--- THE TASK ---
What you return must match every record word for word.
════════
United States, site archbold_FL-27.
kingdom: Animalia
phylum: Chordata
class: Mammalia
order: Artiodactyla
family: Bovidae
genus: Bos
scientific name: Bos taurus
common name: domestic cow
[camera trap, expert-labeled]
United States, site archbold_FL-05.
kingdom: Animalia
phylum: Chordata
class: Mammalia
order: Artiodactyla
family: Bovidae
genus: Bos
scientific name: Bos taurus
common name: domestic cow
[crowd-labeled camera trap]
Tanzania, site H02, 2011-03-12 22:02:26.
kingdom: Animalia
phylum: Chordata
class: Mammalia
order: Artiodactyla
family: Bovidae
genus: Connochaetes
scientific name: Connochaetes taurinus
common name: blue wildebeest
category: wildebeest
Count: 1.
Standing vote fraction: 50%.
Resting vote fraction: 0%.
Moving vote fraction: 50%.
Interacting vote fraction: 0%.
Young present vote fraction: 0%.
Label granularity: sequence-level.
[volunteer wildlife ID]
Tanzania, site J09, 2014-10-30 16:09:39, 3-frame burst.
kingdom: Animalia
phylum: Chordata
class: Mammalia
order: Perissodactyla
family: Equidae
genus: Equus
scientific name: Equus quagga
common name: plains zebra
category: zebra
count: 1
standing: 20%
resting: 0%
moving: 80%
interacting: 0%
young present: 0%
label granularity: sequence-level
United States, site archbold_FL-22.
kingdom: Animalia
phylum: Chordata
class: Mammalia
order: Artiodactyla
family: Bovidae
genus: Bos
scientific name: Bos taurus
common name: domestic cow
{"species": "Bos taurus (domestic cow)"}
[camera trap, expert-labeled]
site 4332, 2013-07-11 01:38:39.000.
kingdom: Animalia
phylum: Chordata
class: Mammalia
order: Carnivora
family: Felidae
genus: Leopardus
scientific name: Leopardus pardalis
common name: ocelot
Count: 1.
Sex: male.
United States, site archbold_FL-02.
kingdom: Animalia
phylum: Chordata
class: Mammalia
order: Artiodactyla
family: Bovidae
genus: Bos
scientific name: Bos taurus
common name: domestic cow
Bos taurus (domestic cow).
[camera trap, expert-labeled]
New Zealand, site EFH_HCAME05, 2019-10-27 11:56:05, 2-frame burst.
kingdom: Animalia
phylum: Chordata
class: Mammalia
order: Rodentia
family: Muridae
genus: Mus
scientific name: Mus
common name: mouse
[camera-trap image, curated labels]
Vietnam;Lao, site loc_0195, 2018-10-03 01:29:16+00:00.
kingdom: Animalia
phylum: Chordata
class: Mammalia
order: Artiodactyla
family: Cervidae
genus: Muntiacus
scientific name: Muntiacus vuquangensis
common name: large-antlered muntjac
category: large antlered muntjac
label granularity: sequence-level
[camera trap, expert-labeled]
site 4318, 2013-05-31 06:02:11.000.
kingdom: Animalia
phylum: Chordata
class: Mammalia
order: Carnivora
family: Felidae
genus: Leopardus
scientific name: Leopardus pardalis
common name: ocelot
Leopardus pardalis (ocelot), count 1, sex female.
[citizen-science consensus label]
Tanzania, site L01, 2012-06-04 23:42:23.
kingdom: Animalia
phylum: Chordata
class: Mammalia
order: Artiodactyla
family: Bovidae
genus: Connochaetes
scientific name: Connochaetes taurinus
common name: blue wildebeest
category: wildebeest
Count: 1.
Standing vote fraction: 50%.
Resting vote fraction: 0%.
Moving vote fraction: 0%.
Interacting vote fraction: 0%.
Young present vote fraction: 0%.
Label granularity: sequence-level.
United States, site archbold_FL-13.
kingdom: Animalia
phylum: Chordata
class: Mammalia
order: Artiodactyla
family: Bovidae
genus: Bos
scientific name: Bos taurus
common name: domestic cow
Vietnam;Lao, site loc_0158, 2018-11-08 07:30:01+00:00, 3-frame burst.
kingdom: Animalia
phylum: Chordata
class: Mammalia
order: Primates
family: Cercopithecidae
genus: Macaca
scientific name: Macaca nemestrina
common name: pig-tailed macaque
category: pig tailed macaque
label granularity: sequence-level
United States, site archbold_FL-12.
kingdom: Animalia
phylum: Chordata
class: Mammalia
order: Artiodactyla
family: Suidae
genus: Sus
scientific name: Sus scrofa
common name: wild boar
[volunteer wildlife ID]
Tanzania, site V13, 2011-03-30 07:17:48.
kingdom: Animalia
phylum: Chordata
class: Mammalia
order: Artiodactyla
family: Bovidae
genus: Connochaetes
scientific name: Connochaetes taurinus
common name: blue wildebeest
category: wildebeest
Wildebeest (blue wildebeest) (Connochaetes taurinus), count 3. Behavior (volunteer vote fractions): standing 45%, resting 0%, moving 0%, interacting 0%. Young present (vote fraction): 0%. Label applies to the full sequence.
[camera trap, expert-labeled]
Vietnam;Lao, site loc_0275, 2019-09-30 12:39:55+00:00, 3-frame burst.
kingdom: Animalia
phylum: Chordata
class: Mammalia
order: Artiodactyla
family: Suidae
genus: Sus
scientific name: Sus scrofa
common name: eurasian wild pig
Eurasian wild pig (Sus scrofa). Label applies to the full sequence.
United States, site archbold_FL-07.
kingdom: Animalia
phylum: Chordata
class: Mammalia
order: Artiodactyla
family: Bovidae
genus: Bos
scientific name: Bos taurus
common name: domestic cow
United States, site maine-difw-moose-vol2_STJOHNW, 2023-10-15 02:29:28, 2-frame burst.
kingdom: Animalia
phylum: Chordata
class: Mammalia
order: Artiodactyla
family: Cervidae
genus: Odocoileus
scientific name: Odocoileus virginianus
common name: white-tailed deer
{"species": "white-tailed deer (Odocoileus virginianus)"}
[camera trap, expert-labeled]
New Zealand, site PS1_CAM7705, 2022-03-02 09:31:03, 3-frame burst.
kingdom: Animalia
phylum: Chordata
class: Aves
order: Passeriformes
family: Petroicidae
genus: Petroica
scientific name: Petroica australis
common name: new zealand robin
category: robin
════════
--- OUTPUT FOR THIS TASK ---
United States, site archbold_FL-27.
kingdom: Animalia
phylum: Chordata
class: Mammalia
order: Artiodactyla
family: Bovidae
genus: Bos
scientific name: Bos taurus
common name: domestic cow
[camera trap, expert-labeled]
United States, site archbold_FL-05.
kingdom: Animalia
phylum: Chordata
class: Mammalia
order: Artiodactyla
family: Bovidae
genus: Bos
scientific name: Bos taurus
common name: domestic cow
[crowd-labeled camera trap]
Tanzania, site H02, 2011-03-12 22:02:26.
kingdom: Animalia
phylum: Chordata
class: Mammalia
order: Artiodactyla
family: Bovidae
genus: Connochaetes
scientific name: Connochaetes taurinus
common name: blue wildebeest
category: wildebeest
Count: 1.
Standing vote fraction: 50%.
Resting vote fraction: 0%.
Moving vote fraction: 50%.
Interacting vote fraction: 0%.
Young present vote fraction: 0%.
Label granularity: sequence-level.
[volunteer wildlife ID]
Tanzania, site J09, 2014-10-30 16:09:39, 3-frame burst.
kingdom: Animalia
phylum: Chordata
class: Mammalia
order: Perissodactyla
family: Equidae
genus: Equus
scientific name: Equus quagga
common name: plains zebra
category: zebra
count: 1
standing: 20%
resting: 0%
moving: 80%
interacting: 0%
young present: 0%
label granularity: sequence-level
United States, site archbold_FL-22.
kingdom: Animalia
phylum: Chordata
class: Mammalia
order: Artiodactyla
family: Bovidae
genus: Bos
scientific name: Bos taurus
common name: domestic cow
{"species": "Bos taurus (domestic cow)"}
[camera trap, expert-labeled]
site 4332, 2013-07-11 01:38:39.000.
kingdom: Animalia
phylum: Chordata
class: Mammalia
order: Carnivora
family: Felidae
genus: Leopardus
scientific name: Leopardus pardalis
common name: ocelot
Count: 1.
Sex: male.
United States, site archbold_FL-02.
kingdom: Animalia
phylum: Chordata
class: Mammalia
order: Artiodactyla
family: Bovidae
genus: Bos
scientific name: Bos taurus
common name: domestic cow
Bos taurus (domestic cow).
[camera trap, expert-labeled]
New Zealand, site EFH_HCAME05, 2019-10-27 11:56:05, 2-frame burst.
kingdom: Animalia
phylum: Chordata
class: Mammalia
order: Rodentia
family: Muridae
genus: Mus
scientific name: Mus
common name: mouse
[camera-trap image, curated labels]
Vietnam;Lao, site loc_0195, 2018-10-03 01:29:16+00:00.
kingdom: Animalia
phylum: Chordata
class: Mammalia
order: Artiodactyla
family: Cervidae
genus: Muntiacus
scientific name: Muntiacus vuquangensis
common name: large-antlered muntjac
category: large antlered muntjac
label granularity: sequence-level
[camera trap, expert-labeled]
site 4318, 2013-05-31 06:02:11.000.
kingdom: Animalia
phylum: Chordata
class: Mammalia
order: Carnivora
family: Felidae
genus: Leopardus
scientific name: Leopardus pardalis
common name: ocelot
Leopardus pardalis (ocelot), count 1, sex female.
[citizen-science consensus label]
Tanzania, site L01, 2012-06-04 23:42:23.
kingdom: Animalia
phylum: Chordata
class: Mammalia
order: Artiodactyla
family: Bovidae
genus: Connochaetes
scientific name: Connochaetes taurinus
common name: blue wildebeest
category: wildebeest
Count: 1.
Standing vote fraction: 50%.
Resting vote fraction: 0%.
Moving vote fraction: 0%.
Interacting vote fraction: 0%.
Young present vote fraction: 0%.
Label granularity: sequence-level.
United States, site archbold_FL-13.
kingdom: Animalia
phylum: Chordata
class: Mammalia
order: Artiodactyla
family: Bovidae
genus: Bos
scientific name: Bos taurus
common name: domestic cow
Vietnam;Lao, site loc_0158, 2018-11-08 07:30:01+00:00, 3-frame burst.
kingdom: Animalia
phylum: Chordata
class: Mammalia
order: Primates
family: Cercopithecidae
genus: Macaca
scientific name: Macaca nemestrina
common name: pig-tailed macaque
category: pig tailed macaque
label granularity: sequence-level
United States, site archbold_FL-12.
kingdom: Animalia
phylum: Chordata
class: Mammalia
order: Artiodactyla
family: Suidae
genus: Sus
scientific name: Sus scrofa
common name: wild boar
[volunteer wildlife ID]
Tanzania, site V13, 2011-03-30 07:17:48.
kingdom: Animalia
phylum: Chordata
class: Mammalia
order: Artiodactyla
family: Bovidae
genus: Connochaetes
scientific name: Connochaetes taurinus
common name: blue wildebeest
category: wildebeest
Wildebeest (blue wildebeest) (Connochaetes taurinus), count 3. Behavior (volunteer vote fractions): standing 45%, resting 0%, moving 0%, interacting 0%. Young present (vote fraction): 0%. Label applies to the full sequence.
[camera trap, expert-labeled]
Vietnam;Lao, site loc_0275, 2019-09-30 12:39:55+00:00, 3-frame burst.
kingdom: Animalia
phylum: Chordata
class: Mammalia
order: Artiodactyla
family: Suidae
genus: Sus
scientific name: Sus scrofa
common name: eurasian wild pig
Eurasian wild pig (Sus scrofa). Label applies to the full sequence.
United States, site archbold_FL-07.
kingdom: Animalia
phylum: Chordata
class: Mammalia
order: Artiodactyla
family: Bovidae
genus: Bos
scientific name: Bos taurus
common name: domestic cow
United States, site maine-difw-moose-vol2_STJOHNW, 2023-10-15 02:29:28, 2-frame burst.
kingdom: Animalia
phylum: Chordata
class: Mammalia
order: Artiodactyla
family: Cervidae
genus: Odocoileus
scientific name: Odocoileus virginianus
common name: white-tailed deer
{"species": "white-tailed deer (Odocoileus virginianus)"}
[camera trap, expert-labeled]
New Zealand, site PS1_CAM7705, 2022-03-02 09:31:03, 3-frame burst.
kingdom: Animalia
phylum: Chordata
class: Aves
order: Passeriformes
family: Petroicidae
genus: Petroica
scientific name: Petroica australis
common name: new zealand robin
category: robin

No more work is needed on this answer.